REQUIRED TASKS
(a) List every forum username that appears in the alternator thread.
(b) In the alternator thread, what did the poster pass up buying cheaply from another person?
(c) Go on with the alternator thread from where it stops.

Dc power. I sent them an email and rob hit me back so I called him and talked about what I wanted compared to what I needed. So I ordered it from him and it took 2 weeks for them to run my card. The transaction went through a week before Christmas but still no alt. I had a guy offer to sell me his Ohio generator alt for cheap but I passed on it like a fucktard.


----------



## Airborne (Oct 23, 2005)

> _Originally posted by incman78_@Jan 6 2010, 07:47 PM~16205589
> *Dc power. I sent them an email and rob hit me back so I called him and talked about what I wanted compared to what I needed. So I ordered it from him and it took 2 weeks for them to run my card. The transaction went through a week before Christmas but still no alt. I had a guy offer to sell me his Ohio generator alt for cheap but I passed on it like a fucktard.
> *


DC has had a shaky track record. Should have asked us bro!


----------



## Pitbullx (Jul 27, 2005)

LISTED RECORDS
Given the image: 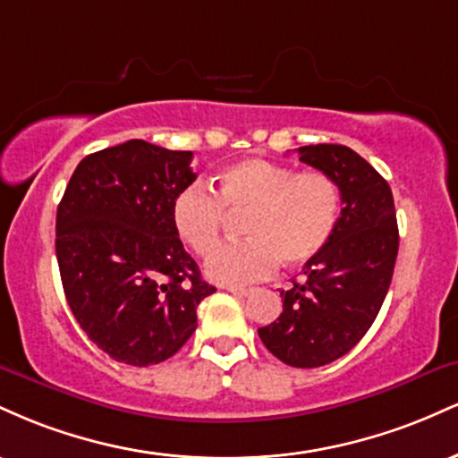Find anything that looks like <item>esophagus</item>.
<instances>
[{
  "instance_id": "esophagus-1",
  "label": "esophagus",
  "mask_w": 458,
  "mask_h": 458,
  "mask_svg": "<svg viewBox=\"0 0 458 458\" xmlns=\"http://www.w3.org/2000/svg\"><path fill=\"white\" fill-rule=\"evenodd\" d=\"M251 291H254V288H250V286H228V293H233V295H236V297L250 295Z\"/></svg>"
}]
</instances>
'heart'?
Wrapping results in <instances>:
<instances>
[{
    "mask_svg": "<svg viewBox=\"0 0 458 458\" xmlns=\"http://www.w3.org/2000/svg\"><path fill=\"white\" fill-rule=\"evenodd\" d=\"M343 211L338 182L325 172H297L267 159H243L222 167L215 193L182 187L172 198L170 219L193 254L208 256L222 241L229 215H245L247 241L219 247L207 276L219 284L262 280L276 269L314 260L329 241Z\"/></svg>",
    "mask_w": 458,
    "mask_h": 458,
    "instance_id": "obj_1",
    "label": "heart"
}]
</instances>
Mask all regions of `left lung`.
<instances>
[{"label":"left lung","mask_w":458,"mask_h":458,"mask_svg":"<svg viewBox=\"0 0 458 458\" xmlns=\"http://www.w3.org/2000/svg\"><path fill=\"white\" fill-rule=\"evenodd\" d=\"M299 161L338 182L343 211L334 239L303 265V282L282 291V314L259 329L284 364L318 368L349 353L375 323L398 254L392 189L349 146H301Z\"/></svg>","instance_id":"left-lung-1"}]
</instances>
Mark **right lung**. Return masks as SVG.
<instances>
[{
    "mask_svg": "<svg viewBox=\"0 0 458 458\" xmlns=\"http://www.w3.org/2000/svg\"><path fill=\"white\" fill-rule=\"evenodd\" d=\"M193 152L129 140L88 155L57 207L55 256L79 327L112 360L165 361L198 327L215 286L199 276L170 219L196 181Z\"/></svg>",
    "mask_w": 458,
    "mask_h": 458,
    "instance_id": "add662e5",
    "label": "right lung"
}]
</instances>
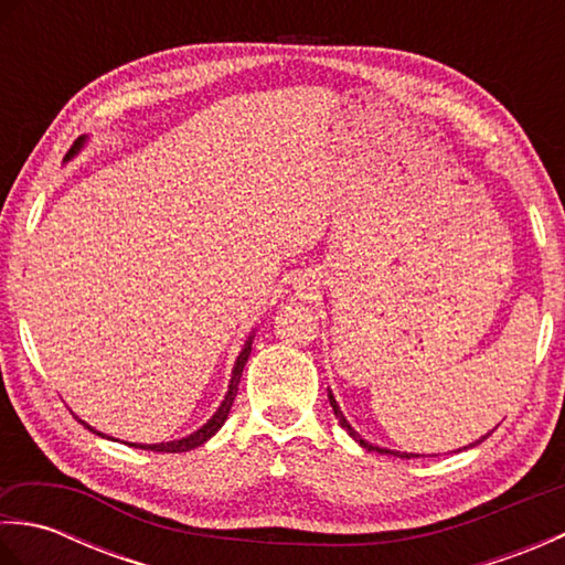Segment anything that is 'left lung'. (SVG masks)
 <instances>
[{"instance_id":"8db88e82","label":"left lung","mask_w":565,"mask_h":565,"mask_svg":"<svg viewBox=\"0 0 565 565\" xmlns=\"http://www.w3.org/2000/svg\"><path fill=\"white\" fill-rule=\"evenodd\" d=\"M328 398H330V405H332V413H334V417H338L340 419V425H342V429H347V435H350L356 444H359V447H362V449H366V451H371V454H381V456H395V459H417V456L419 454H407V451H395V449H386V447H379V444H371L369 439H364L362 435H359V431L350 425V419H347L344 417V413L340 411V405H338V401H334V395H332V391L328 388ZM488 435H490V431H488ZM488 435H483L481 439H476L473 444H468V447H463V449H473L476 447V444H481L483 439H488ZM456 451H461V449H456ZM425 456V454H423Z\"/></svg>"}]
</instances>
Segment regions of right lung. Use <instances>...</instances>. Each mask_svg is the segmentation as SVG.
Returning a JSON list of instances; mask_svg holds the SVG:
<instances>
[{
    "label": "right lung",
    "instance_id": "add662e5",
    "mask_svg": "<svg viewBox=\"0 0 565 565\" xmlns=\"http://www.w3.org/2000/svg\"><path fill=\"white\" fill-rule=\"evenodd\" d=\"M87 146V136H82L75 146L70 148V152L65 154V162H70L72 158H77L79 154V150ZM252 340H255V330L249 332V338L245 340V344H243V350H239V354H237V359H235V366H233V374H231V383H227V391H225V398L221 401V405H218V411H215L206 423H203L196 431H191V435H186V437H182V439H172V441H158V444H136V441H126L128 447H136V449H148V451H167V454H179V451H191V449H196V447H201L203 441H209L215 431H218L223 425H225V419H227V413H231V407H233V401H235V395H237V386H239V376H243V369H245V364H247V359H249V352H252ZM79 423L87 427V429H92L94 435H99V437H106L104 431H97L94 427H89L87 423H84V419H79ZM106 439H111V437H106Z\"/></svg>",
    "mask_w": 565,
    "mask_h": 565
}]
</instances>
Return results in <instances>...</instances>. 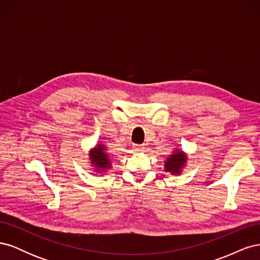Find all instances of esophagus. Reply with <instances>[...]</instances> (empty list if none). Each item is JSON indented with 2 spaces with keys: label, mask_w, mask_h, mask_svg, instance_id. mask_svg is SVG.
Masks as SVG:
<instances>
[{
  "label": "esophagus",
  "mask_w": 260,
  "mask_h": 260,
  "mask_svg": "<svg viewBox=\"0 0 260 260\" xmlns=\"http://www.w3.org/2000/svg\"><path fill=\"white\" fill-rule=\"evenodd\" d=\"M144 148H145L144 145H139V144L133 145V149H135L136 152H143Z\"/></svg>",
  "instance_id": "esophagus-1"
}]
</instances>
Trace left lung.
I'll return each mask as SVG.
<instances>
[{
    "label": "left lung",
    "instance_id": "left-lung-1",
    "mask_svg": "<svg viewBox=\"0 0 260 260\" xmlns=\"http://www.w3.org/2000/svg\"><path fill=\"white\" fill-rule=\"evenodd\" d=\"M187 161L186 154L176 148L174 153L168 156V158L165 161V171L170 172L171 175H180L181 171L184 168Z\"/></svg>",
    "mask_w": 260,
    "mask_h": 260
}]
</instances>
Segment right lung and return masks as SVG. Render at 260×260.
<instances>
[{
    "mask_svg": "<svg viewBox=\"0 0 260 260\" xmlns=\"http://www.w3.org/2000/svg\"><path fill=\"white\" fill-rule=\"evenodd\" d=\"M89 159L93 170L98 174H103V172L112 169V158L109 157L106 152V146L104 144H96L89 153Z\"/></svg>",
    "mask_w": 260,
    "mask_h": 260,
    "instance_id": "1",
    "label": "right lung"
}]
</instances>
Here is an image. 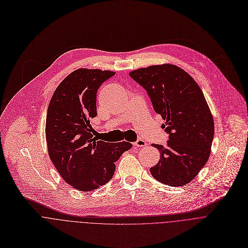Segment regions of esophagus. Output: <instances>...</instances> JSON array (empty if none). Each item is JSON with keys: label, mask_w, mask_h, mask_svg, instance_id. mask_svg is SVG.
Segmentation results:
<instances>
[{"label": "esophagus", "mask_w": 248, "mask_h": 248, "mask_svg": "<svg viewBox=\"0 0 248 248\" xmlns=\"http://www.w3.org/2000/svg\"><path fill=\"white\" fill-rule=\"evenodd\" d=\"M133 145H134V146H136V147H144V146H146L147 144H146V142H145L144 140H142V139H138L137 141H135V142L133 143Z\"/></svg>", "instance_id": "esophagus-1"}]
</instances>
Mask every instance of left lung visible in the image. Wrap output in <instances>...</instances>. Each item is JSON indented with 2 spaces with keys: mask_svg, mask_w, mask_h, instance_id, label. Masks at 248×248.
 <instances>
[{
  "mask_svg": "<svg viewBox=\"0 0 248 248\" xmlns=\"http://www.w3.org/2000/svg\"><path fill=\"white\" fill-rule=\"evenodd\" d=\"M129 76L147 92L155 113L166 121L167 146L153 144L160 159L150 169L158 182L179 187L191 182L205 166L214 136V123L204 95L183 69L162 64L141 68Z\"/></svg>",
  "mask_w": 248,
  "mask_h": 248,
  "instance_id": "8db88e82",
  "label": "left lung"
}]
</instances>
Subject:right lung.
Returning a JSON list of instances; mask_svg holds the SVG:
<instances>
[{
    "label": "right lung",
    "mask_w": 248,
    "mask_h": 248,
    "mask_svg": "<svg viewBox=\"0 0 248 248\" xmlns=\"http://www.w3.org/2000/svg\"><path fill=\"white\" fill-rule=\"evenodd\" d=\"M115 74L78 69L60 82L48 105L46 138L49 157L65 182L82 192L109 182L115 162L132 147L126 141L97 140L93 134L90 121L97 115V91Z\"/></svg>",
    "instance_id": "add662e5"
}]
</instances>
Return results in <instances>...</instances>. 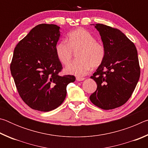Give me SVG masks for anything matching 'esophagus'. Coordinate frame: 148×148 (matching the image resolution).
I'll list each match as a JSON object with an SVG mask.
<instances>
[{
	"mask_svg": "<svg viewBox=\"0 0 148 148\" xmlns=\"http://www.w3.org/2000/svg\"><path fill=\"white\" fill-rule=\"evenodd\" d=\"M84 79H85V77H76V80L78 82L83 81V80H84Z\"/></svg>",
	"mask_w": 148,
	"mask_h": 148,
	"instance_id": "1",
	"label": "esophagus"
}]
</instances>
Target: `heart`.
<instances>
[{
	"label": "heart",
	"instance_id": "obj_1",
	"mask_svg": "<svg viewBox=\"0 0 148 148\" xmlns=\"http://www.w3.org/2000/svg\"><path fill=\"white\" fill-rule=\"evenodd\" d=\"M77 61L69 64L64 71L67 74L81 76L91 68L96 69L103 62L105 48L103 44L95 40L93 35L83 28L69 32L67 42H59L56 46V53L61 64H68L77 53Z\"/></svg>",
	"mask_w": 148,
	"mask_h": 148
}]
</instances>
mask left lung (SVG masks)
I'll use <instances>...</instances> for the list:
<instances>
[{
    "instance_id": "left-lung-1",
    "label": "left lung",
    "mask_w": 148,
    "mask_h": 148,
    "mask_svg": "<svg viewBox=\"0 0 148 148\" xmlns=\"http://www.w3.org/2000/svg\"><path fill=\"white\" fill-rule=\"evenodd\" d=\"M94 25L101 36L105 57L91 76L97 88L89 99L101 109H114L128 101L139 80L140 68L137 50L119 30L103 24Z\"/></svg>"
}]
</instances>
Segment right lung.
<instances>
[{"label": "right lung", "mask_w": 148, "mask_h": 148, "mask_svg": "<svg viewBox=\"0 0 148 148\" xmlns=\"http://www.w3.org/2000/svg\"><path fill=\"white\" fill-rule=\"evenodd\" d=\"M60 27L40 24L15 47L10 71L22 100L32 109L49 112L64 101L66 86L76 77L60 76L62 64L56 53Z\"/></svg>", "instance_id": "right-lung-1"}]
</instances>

ANSWERS FOR THIS EXERCISE
(a) incman78, Airborne, Pitbullx

(b) His Ohio generator alternator.

(c)
> _Originally posted by incman78_@Jan 6 2010, 06:47 PM~16205589
> *Dc power. I sent them an email and rob hit me back so I called him and talked about what I wanted compared to what I needed. So I ordered it from him and it took 2 weeks for them to run my card. The transaction went through a week before Christmas but still no alt. I had a guy offer to sell me his Ohio generator alt for cheap but I passed on it like a fucktard.
> *


Iraggi, Ohio Gen & Powermaster.... fuck the rest


----------



## Airborne (Oct 23, 2005)

I own two from Nate and I never had trouble. Iraggi, well, this isn't the place.

Excessive Amperage treats you right. Fuck the rest.


----------



## Pitbullx (Jul 27, 2005)

> _Originally posted by Airborne_@Jan 6 2010, 08:53 PM~16207057
> *I own two from Nate and I never had trouble. Iraggi, well, this isn't the place.
> 
> Excessive Amperage treats you right. Fuck the rest.
> *


and who have you used besides excessive amperage?

Dom is an alternator guru and his product is top notch


----------



## Airborne (Oct 23, 2005)

> _Originally posted by Pitbullx_@Jan 6 2010, 10:36 PM~16207605
> *and who have you used besides excessive amperage?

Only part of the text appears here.